Why and how did that ear worm infect so many people?
When you have a bunch of rental properties in your neighborhood, you have different maintenance standards and tolerance for unoccupancy. On an average, this allows the neighborhood to be on an average, be average. When you have large corporations buying up all the homes in the neighborhood, things swing heavily in one direction depending on the market conditions.
> But the bigger problem for housing affordability, he adds, is that "we just haven't built enough [homes] to keep up with the population growth and household formation."
The circular incentive here is left unsaid. If a house is an investment, you and every other homeowner has an incentive to keep supply low and demand high. This ultimately drives votes, lobbying, and policies that prevent houses being built. Otherwise you end up with falling rents and stagnating property prices, like in Austin.

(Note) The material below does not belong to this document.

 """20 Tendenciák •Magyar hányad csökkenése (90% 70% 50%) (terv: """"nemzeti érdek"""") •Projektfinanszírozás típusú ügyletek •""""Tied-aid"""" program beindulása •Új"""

Shameless apologia for private equity vultures buying up all the houses, what a terrible article. "Oh but renting costs less so it makes your neighborhood more diverse with more lower-income residents!" Yeah and renting also ensures you stay low-income forever by never getting the opportunity to build any equity. Real 'you'll own nothing and you'll be happy' energy
The opening paragraph is also a laugh. "Daniel Erb became a corporate landlord kind of by accident." Yeah he was an investment banker who decided he wanted to invest in real estate so he decided to call his cousin at BlackRock- woopsie! what a weird accident!
End corporate personhood, end Citizens' United, restore the Tillman Act, and make it illegal for corporations to not be actively divesting from individual residential property units.

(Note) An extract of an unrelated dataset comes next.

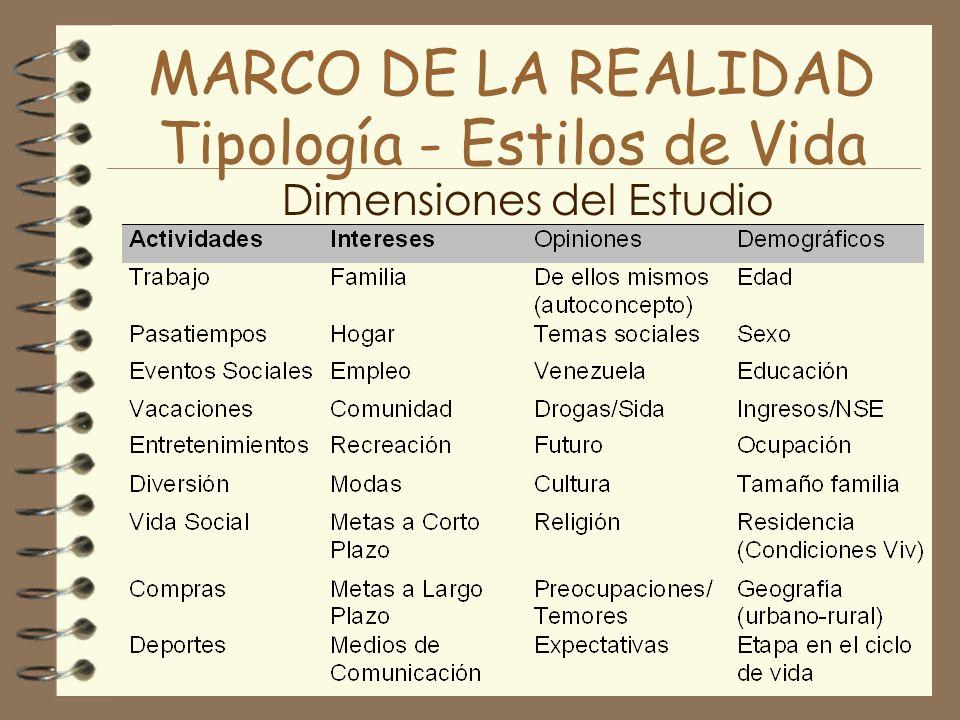MARCO DE LA REALIDAD Tipología - Estilos de Vida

A house is a deteriorating pile of lumber on land that always wants to return to nature. Only an insane person would expect it to increase in value over time. The maintenance and taxes alone usually swamp speculative gains.
I would love to think about my own house already, but prices for everything are so high that it’s not possible yet. I rent an apartment, but I was lucky with the owners, who don’t even mind a renovation, and we decided to split the costs in half. Basically, I already gave them a rough estimate I made here https://www.myhomequote.com/bathroom/cost-calculator for what I plan to update. And we also agreed that specialists will handle everything so the quality will be good.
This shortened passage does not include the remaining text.